Menurut Moss (1980) ada dua faktor yang membatasi aktivitas fitoplankton. Faktor-faktor pembatas-laju mempengaruhi laju fotosintesis kotor sedangkan faktor-faktor pembatas-hasil menentukan batas maksimal potensi produksi biomas. Karena itu mereka terutama mempengaruhi produksi neto fotosintesis.

Cahaya adalah faktor pembatas-laju yang paling umum. Intensitas cahaya pada lapisan air makin dalam makin berkurang secara eksponensial di bawah tingkat fotosintesis maksimum. Hal ini menyebabkan penyerapan cahaya juga berkurang secara eksponensial di dalam kolom air. Cahaya mungkin menjadi faktor pembatas-laju maupun pembatas-hasil pada lapisan air di dekat permukaan pada danau yang sangat subur di mana begitu banyak sel-sel alga dibentuk sehingga sel alga menaungi sel di bawahnya. Pada danau dan sungai dataran rendah yang keruh akibat banyaknya materi aloktonus (yakni, dari luar sistem), cahaya mungkin juga menjadi faktor pembatas-hasil (Moss, 1980).

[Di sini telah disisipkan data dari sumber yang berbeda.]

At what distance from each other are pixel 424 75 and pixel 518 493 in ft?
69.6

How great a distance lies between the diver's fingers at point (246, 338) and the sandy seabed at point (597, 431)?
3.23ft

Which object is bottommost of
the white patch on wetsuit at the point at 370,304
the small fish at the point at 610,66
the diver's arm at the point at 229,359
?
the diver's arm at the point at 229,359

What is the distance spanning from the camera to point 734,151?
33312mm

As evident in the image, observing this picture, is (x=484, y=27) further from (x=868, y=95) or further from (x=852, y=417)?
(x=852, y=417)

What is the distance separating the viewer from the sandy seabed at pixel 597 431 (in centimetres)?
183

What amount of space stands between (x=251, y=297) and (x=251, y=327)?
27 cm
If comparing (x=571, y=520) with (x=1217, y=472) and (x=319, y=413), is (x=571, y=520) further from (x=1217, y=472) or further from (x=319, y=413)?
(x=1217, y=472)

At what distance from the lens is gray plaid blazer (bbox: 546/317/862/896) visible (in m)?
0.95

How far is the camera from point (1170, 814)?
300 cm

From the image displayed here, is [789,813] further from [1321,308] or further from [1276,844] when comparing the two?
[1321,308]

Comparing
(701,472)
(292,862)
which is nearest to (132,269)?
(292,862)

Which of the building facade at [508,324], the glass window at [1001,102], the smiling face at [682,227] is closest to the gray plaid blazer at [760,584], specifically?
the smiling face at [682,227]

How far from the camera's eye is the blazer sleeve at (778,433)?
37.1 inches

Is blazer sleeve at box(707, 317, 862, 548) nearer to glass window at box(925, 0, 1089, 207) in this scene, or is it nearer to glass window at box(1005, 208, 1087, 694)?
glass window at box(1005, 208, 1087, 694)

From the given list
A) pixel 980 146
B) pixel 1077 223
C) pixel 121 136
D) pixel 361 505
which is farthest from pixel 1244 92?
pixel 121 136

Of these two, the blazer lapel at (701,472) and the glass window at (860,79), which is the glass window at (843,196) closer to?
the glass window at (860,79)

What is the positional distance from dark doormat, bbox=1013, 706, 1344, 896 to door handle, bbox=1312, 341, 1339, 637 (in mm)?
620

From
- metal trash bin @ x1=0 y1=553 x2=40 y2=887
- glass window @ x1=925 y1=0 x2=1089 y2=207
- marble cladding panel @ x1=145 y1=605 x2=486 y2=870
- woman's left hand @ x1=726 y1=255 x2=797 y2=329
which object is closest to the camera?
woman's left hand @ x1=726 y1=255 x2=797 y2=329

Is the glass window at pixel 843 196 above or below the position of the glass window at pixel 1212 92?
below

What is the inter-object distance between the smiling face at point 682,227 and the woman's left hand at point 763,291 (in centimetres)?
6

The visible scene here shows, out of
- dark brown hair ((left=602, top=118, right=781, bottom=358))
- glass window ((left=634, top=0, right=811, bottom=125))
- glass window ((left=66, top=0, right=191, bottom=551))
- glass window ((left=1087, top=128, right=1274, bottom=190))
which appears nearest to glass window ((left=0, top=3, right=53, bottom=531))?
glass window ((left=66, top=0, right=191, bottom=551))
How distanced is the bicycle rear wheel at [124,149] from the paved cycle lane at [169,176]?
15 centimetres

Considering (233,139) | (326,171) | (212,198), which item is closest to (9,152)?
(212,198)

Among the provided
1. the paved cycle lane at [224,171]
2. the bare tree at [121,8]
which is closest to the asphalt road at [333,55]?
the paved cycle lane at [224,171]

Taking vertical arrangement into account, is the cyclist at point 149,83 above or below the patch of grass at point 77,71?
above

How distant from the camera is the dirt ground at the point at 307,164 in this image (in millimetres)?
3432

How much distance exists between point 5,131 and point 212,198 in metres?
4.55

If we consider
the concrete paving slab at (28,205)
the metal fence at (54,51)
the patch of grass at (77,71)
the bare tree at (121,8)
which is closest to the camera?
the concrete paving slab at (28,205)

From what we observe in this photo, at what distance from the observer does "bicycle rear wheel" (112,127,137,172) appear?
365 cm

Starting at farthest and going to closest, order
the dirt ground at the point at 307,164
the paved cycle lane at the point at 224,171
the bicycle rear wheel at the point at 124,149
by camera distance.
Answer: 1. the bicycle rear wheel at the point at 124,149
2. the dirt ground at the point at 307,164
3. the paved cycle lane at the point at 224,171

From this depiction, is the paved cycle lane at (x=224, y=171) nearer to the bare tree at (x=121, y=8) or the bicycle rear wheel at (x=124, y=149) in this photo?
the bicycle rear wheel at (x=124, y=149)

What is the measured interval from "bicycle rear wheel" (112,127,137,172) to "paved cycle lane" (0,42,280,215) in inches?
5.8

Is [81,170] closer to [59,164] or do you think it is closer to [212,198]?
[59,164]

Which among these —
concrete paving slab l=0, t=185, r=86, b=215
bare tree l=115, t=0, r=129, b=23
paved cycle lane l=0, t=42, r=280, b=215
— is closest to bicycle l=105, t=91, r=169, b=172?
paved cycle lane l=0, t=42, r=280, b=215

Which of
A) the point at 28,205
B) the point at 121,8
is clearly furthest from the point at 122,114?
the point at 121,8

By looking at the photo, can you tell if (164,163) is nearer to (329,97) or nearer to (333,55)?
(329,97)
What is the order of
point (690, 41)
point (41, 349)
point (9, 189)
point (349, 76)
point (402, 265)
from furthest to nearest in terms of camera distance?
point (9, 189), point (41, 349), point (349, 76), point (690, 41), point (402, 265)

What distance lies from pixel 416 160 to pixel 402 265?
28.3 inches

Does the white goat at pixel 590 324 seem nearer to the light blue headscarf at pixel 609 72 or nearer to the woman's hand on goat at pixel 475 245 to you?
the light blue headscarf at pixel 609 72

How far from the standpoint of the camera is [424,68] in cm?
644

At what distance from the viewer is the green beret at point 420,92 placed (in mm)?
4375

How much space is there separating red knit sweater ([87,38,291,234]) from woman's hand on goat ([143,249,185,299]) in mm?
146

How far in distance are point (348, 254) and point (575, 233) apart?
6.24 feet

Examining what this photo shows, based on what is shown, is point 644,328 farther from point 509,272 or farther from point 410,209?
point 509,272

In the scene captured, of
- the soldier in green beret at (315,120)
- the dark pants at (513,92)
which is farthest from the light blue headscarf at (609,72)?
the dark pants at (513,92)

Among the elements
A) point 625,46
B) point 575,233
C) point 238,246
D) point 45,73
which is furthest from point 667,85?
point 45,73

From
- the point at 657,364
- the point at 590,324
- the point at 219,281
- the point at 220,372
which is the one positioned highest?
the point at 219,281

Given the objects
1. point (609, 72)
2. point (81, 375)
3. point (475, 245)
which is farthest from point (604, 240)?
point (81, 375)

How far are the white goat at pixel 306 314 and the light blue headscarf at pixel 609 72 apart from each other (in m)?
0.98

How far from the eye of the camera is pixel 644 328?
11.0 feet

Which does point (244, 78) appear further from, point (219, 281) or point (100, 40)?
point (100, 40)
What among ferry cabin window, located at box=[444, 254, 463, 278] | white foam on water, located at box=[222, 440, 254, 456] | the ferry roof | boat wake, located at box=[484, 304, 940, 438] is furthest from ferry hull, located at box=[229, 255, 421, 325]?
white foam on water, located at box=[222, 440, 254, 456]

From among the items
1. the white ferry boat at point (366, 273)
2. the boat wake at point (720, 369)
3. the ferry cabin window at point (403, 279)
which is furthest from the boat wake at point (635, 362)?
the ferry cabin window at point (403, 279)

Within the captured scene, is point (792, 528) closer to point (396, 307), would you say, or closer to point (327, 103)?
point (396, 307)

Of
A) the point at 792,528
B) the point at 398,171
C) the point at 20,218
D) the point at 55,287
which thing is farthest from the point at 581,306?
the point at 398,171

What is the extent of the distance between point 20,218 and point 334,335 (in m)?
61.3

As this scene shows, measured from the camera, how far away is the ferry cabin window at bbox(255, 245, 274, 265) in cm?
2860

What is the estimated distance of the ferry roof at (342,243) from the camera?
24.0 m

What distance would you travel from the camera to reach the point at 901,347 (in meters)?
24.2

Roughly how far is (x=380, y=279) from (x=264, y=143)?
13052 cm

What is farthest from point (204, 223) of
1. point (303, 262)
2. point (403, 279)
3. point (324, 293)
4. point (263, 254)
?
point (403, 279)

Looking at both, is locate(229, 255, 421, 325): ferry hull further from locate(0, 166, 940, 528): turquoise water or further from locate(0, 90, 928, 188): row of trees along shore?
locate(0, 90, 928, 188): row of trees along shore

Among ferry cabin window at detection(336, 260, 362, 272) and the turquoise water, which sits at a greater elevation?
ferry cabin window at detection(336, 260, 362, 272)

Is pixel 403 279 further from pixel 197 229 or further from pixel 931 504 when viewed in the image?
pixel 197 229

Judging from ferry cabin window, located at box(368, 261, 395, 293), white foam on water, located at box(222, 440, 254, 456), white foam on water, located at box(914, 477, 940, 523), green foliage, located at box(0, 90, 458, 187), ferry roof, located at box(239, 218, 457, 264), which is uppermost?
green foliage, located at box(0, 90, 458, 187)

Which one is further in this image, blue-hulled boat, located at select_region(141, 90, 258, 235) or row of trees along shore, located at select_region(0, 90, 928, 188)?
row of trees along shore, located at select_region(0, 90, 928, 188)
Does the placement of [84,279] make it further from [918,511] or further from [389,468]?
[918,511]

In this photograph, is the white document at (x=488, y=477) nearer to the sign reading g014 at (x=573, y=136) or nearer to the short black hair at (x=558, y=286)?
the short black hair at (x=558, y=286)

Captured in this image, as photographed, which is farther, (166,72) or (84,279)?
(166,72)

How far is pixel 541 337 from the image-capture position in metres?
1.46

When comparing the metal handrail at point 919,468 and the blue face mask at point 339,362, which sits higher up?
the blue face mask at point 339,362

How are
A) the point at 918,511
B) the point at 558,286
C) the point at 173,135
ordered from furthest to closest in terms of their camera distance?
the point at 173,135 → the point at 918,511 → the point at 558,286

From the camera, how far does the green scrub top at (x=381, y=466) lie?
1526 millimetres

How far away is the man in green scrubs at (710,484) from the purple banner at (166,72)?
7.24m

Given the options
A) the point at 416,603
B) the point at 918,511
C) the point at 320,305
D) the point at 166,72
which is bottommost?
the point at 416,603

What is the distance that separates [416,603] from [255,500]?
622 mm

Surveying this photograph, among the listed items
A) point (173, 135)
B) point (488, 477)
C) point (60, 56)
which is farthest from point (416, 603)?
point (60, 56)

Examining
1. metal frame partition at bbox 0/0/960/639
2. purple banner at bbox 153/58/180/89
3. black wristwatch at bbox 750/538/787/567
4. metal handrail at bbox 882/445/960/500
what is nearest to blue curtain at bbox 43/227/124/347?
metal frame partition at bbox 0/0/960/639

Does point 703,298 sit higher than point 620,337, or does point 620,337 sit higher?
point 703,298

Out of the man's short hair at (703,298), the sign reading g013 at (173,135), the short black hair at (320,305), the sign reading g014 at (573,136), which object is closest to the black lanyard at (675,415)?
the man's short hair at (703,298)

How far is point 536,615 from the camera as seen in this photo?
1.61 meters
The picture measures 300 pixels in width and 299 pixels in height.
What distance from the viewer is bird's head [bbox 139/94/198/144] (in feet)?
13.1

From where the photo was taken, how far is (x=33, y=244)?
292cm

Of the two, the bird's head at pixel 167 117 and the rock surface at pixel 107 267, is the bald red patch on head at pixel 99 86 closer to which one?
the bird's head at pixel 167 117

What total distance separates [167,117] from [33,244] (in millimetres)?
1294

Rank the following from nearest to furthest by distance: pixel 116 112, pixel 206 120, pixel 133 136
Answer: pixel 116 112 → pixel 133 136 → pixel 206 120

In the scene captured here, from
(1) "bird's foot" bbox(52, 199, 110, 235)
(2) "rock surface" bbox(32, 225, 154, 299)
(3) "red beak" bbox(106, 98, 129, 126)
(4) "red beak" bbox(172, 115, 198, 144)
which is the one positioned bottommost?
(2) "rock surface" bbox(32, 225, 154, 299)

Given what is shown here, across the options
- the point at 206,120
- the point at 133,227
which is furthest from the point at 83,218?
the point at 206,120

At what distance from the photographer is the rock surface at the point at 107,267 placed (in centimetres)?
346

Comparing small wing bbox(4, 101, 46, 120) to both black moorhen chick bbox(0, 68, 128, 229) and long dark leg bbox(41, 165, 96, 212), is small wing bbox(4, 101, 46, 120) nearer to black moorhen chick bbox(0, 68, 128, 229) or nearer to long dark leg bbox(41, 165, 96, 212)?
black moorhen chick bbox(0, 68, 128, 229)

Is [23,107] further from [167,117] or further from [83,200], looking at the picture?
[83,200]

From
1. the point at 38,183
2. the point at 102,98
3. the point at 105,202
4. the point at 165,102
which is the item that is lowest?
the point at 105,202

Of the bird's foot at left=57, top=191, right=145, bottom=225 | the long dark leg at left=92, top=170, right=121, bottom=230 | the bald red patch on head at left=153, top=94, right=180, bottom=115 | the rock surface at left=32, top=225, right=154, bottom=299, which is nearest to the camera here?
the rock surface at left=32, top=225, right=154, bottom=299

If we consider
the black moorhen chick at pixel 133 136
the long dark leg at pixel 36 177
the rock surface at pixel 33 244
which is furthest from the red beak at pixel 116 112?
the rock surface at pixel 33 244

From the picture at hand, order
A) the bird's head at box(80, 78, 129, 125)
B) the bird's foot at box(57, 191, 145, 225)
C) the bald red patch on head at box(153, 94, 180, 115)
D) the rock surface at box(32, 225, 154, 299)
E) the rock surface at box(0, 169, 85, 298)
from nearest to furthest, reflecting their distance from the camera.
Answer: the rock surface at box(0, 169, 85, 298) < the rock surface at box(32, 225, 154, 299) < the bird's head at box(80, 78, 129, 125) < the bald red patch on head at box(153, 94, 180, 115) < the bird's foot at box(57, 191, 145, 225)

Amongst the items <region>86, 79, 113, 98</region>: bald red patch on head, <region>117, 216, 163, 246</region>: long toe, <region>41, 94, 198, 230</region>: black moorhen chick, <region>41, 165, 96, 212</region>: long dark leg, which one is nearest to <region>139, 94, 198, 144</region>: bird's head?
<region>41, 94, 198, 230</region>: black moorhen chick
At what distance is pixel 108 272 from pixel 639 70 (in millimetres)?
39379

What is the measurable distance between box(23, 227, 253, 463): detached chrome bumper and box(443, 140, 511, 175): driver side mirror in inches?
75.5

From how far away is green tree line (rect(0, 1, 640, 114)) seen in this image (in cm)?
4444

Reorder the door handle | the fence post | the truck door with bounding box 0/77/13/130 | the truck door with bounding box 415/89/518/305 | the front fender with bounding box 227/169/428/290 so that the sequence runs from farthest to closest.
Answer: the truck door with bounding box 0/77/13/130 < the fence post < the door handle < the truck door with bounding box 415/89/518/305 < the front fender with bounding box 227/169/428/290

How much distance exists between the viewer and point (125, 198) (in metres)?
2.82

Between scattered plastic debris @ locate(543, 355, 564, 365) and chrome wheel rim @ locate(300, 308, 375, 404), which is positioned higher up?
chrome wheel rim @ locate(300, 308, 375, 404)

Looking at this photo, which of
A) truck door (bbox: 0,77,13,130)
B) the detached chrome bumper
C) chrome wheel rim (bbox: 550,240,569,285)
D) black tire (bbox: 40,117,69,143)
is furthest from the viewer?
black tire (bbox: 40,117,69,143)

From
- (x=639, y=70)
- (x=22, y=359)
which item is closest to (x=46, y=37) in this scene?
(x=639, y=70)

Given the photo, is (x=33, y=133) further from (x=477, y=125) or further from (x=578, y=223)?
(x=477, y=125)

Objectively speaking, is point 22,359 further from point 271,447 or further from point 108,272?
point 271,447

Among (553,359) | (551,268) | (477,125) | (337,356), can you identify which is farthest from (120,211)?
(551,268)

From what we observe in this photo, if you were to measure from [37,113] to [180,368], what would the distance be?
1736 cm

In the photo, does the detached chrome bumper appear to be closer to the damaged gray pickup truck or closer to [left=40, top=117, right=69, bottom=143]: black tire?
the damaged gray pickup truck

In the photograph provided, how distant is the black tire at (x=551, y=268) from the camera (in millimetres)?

Zat Hara Sebagai Faktor Pembatas Fotosintesis

Moss (1980) menyatakan bahwa faktor pembatas-hasil fotosintesis yang paling umum adalah faktor kimia. Berbagai jenis zat hara dibutuhkan oleh fitoplankton bagi pertumbuhannya tetapi beberapa zat hara ini terdapat dalam jumlah terbatas. Ada dua cara utama untuk mengetahui faktor pembatas potensial. Cara pertama adalah mengukur laju penyerapan karbon-14 dalam sampel plankton di mana ke dalam sampel ini dimasukkan berbagai jenis zat hara (nutrien) yang berpotensi sebagai faktor pembatas, bersama-sama dengan senyawa NaH14CO3. Peningkatan penyerapan karbon-14 secara tak wajar, yang diamati selama beberapa jam, berarti menunjukkan bahwa zat hara yang mendorong peningkatan ini adalah faktor pembatas. Banyak zat hara yang menyebabkan peningkatan laju penyerapan karbon-14, beberapa di antaranya diitemukan di danau dalam jumlah besar namun tidak bersifat racun. Penafsiran uji ini dengan demikian menjadi sulit. Untuk itu percobaan harus dilakukan lebih lama lagi agar dapat ditentukan apakah suatu zat hara memang dapat mendorong peningkatan produksi biomas fitoplankton ataukah tidak. Dengan cara ini jenis-jenis zat hara pembatas menjadi lebih sedikit. Fosfat, nitrat atau amonium, dan besi serta mangan, seringkali menjadi faktor pembatas di danau beriklim sedang, dan hasil ini diperkuat oleh percobaan di mana seluruh atau sebagian wilayah danau diberi pupuk. Di danau-danau Afrika tropis alami, senyawa nitrogen tampaknya lebih sering menjadi pembatas daripada fosfat. Hal ini mungkin menunjukkan melimpahnya batu-batu vulkanik yang kaya akan fosfat di daerah tangkapan-hujan (catchment area) di banyak danau Afrika, atau mungkin tingginya laju denitrifikasi di tanah daerah tangkapan-hujan danau-danau tropis tersebut.

Bab III
Pengaruh Pengadukan Terhadap Produktivitas Primer Perairan


Pengadukan Sebagai Mekanisme Pendistribusian Zat Hara

Selain cahaya, zat-zat hara sangat dibutuhkan untuk mendukung produktivitas primer perairan . Distribusi zat hara di perairan sangat tidak merata. Sebagian besar zat hara ini menumpuk di bagian dasar perairan dan tidak dapat dimanfaatkan secara maksimal karena kekurangan atau ketiadaan cahaya matahari. Pengadukan massa air yang mengangkat massa air dari lapisan dasar perairan menuju ke permukaan air menyebabkan zat-zat hara tersebut tersedia bagi produktivitas primer. Walaupun jarang, pengadukan juga bisa menurunkan produktivitas primer lapisan permukaan perairan jika massa air yang terangkat dari dasar tesebut miskin zat hara.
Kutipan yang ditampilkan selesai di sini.